### EJERCICIO 1
Según el homenaje a Franz Boas, ¿qué oficios ejerció Boas "con igual maestría"? Enumérelos todos.
### EJERCICIO 2
Redacte la continuación del homenaje a Franz Boas a partir de su última oración.

### FRAGMENTO DE TEXTO
============

Homenaje a Franz Boas / P. Rivet



Tomado de International Journal of American Linguistics, volumen xxiv, número 4, octubre de 1958.

Franz Boas ha sido para mí un Maestro, no obstante que nunca tuve la posibilidad de recibir sus enseñanzas. En sus obras encontré un método de trabajo y, en la medida de lo posible, un modelo.

La característica de la obra de Boas es una extraordinaria polivalencia. Por medio de la lectura que comprendí la complejidad de la etnología y la interdependencia de sus diferentes ramas: antropología, prehistoria, arqueología y etnografía, serología. Gracias a Boas imaginé lo que debía ser un auténtico Museo de la Humanidad, es decir, un diorama inmenso, en donde el visitante encontrara el cuadro completo de las razas, de las civilizaciones, de las lenguas del mundo.

Es entonces que por Boas debí realizar, al cabo de veinte años de esfuerzos, el Museo del Hombre. Él fue quien me hizo comprender la solidaridad existente entre las características físicas, biológicas, culturales, lingüísticas de las diferentes ramas de la humanidad. Fue en efecto, con igual maestría, antropólogo, etnógrafo y arqueólogo, historiador del arte y lingüista. Feliz la América que recogió en plena actividad a una de las más hermosas inteligencias de las ciencias humanas y que le dio las posibilidades de su pleno florecimiento. Yo temía que América no percibiera esta magnífica donación de Europa. Veo con gusto que, después de la bella obra de Herskovits, los lingüistas hayan querido celebrar a quien fuera el fundador de la lingüística científica en el Nuevo Mundo.

============

### DATOS PARA EXAMINAR
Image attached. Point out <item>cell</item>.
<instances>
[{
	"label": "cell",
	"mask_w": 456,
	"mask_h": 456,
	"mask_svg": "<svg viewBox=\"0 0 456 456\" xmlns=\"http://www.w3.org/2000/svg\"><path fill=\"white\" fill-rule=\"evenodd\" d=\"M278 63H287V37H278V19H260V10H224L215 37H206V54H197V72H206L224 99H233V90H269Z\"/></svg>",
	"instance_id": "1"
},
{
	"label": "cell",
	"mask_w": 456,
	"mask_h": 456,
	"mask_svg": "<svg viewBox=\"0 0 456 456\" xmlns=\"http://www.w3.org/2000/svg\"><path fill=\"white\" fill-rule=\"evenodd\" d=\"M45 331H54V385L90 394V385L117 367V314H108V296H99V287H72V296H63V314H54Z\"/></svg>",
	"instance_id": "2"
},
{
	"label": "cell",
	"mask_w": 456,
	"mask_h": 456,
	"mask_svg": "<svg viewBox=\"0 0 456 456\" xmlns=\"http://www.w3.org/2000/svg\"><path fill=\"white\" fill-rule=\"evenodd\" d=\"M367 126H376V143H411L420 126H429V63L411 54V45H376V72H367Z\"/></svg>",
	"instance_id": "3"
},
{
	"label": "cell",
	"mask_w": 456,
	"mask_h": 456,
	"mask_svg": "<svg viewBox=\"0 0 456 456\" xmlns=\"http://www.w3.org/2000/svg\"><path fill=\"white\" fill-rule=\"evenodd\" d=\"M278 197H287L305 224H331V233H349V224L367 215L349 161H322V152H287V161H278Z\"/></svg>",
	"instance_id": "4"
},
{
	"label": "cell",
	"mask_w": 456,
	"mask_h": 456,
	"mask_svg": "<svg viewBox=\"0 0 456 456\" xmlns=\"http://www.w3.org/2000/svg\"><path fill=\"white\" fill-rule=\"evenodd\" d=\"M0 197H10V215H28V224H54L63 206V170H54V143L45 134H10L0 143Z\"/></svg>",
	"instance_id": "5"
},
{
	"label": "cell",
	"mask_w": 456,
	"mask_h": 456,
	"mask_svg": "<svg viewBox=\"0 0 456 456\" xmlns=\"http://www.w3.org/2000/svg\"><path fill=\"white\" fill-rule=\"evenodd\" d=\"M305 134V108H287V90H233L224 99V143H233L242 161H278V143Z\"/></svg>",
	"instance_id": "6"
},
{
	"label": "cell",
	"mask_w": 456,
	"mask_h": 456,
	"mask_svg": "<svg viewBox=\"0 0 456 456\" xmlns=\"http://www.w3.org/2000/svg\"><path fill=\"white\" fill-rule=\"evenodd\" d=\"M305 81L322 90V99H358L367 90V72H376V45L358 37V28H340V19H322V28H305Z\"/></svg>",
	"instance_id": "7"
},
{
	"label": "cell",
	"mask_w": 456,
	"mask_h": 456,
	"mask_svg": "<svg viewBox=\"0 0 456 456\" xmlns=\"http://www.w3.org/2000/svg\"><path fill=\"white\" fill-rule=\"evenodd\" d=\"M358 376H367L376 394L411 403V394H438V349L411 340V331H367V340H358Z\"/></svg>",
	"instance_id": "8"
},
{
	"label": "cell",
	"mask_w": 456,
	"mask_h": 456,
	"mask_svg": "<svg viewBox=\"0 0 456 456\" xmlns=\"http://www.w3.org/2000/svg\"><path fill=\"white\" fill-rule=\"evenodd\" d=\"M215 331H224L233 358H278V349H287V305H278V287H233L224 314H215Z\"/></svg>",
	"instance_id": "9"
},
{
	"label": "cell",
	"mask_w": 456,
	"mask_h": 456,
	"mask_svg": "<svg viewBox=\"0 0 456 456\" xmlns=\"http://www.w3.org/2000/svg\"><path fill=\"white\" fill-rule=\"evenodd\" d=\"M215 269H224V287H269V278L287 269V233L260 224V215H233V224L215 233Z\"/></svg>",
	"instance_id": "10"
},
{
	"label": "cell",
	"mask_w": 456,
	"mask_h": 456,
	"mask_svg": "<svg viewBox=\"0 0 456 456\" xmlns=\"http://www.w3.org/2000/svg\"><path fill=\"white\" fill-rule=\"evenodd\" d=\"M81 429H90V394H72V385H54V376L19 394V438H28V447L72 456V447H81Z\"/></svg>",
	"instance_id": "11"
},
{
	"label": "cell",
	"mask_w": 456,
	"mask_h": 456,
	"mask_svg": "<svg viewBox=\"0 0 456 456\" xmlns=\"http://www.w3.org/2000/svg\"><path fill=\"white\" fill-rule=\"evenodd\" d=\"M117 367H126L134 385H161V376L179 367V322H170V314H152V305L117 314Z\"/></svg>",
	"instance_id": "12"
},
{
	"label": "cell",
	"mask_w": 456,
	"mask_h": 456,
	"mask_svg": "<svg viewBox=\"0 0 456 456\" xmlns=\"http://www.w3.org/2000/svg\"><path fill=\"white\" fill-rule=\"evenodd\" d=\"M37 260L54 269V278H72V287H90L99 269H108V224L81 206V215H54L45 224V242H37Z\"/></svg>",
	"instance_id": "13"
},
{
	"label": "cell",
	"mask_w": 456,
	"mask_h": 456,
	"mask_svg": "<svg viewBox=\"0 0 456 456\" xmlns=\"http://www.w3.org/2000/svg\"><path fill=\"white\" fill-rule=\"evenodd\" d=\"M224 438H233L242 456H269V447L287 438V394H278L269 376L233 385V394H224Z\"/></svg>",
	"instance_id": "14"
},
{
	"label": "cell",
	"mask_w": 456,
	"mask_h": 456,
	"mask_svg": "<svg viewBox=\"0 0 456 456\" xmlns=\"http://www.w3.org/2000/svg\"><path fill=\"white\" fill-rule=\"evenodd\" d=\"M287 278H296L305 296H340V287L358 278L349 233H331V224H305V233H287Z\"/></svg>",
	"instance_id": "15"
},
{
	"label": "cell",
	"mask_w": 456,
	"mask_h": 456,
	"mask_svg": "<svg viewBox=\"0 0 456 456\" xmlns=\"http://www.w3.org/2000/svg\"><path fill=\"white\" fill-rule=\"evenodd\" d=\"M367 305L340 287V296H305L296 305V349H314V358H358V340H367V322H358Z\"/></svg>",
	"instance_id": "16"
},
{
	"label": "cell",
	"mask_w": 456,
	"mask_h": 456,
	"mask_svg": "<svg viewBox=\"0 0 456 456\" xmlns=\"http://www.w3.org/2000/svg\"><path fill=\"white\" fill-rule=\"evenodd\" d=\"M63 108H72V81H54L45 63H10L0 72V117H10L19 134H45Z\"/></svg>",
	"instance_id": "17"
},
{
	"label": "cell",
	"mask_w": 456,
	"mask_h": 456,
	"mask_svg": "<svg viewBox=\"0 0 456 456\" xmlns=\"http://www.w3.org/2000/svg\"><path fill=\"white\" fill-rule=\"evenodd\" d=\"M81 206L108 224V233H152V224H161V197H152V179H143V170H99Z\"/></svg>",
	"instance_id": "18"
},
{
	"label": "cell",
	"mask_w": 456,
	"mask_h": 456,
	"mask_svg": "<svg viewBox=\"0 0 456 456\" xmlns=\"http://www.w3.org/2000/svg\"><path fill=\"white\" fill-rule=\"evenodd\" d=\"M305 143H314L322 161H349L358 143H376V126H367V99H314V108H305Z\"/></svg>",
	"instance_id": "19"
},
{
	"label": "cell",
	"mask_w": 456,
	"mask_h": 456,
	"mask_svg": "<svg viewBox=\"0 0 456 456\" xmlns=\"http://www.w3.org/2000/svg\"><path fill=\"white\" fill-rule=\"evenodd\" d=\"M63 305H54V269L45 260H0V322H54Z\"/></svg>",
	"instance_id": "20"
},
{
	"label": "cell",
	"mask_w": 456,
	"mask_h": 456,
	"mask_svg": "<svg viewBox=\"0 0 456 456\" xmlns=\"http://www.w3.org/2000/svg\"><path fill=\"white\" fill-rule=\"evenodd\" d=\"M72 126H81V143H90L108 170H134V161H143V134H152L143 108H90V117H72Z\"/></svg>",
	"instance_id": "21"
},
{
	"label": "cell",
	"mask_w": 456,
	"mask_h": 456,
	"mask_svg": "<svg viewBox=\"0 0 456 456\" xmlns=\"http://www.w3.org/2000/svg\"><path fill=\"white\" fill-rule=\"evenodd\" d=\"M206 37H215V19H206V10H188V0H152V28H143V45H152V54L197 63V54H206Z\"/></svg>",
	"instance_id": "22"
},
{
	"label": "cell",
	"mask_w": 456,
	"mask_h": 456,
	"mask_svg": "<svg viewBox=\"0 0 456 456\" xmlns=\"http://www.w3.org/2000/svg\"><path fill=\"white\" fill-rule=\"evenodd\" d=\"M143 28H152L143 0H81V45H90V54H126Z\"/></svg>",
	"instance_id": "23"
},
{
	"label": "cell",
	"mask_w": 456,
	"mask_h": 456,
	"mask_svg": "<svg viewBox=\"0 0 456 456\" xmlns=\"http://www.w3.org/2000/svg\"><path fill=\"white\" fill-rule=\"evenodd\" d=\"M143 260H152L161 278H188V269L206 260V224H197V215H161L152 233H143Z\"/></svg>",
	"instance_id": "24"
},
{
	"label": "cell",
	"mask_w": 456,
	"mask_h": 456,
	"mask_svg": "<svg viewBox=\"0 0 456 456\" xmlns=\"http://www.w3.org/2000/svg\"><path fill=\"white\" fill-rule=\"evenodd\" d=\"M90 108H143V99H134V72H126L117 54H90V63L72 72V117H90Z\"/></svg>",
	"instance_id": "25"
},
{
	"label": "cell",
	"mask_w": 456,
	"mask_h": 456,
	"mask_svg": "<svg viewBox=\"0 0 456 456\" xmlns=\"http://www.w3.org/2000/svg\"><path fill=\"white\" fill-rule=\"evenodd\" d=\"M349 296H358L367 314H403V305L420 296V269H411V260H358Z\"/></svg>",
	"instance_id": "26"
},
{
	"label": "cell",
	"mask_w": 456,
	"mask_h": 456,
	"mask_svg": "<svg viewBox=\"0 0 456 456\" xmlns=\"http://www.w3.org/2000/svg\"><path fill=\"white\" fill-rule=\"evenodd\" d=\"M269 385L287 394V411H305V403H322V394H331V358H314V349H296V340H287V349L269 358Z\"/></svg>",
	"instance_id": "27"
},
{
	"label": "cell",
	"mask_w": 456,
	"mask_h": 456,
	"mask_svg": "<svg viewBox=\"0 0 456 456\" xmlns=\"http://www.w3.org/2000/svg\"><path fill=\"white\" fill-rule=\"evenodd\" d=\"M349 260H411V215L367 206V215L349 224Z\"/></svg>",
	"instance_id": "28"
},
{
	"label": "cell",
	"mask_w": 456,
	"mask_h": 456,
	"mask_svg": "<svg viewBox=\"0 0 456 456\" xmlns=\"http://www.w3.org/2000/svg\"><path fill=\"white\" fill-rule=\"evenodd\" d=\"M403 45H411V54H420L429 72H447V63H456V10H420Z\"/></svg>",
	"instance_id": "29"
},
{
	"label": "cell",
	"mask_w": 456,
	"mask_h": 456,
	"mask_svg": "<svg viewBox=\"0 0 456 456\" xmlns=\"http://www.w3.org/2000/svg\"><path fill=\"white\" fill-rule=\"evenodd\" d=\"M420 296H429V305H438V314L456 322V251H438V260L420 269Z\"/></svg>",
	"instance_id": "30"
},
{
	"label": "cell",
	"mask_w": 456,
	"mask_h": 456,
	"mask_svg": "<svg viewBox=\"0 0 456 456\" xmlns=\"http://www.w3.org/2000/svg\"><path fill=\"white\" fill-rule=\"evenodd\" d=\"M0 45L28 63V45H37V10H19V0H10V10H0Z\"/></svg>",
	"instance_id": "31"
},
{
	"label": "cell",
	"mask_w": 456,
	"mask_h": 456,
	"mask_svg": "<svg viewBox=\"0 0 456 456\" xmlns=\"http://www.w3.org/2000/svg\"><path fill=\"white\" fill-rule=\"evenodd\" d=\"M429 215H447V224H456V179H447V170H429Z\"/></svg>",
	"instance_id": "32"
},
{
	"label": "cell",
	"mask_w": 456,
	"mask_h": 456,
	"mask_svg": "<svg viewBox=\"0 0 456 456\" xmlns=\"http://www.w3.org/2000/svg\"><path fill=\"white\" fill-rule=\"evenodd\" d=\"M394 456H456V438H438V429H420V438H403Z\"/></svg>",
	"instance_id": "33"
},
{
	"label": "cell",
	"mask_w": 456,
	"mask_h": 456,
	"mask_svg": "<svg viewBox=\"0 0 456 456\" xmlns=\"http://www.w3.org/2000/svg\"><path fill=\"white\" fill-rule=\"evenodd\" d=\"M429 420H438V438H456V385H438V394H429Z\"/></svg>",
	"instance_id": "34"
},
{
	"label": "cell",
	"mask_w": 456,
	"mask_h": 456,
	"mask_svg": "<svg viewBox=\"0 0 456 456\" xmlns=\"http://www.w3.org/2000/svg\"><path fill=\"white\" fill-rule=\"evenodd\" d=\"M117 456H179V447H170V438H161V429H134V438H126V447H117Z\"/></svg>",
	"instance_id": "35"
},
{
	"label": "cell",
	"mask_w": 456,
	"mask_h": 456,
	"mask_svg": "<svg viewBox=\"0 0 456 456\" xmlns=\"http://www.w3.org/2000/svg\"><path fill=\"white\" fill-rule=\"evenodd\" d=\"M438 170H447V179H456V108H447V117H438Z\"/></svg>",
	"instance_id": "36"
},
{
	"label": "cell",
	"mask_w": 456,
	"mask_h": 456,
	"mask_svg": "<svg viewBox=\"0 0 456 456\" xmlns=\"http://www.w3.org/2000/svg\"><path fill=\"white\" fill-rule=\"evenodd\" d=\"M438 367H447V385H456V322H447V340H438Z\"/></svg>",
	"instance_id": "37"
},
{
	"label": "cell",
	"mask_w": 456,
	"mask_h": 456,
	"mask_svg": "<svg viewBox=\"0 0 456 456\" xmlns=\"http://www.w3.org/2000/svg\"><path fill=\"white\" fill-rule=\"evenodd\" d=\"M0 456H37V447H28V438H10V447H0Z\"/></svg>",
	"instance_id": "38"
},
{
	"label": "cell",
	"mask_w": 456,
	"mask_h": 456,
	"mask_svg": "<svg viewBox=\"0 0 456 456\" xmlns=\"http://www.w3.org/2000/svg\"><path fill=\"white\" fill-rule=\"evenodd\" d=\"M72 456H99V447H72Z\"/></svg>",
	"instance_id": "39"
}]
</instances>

============

### RESPUESTA ESCRITA 1
- Antropólogo
- Etnógrafo
- Arqueólogo
- Historiador del arte
- Lingüista

### RESPUESTA ESCRITA 2
Boas merece estos homenajes, ya que él reconocía al país que lo recibió y tenía un afecto singularísimo por esta Universidad de Columbia que le dio la posibilidad de vivir y de trabajar.

Yo conocí sus tormentos en el transcurso de la Primera Guerra Mundial, el desgarramiento de un hombre dividido entre su vínculo con su país natal y su lealtad total hacia su país de adopción. Leí la magnífica y valiente carta que le escribió al presidente Hindenburg pidiéndole que no cediera el poder a Hitler y que diera la voz de regreso de lo alemán a la humanidad. Me habría encantado que la publicara íntegramente, pues se trata de la más bella expresión de la conciencia de un hombre de corazón y de razón.

En el transcurso de mi vida me topé muy pocas veces con Boas, pero cada vez que tuve el gusto encontré en él, sin que él lo supiera, un modelo, no sólo de sabio, sino de ser humano.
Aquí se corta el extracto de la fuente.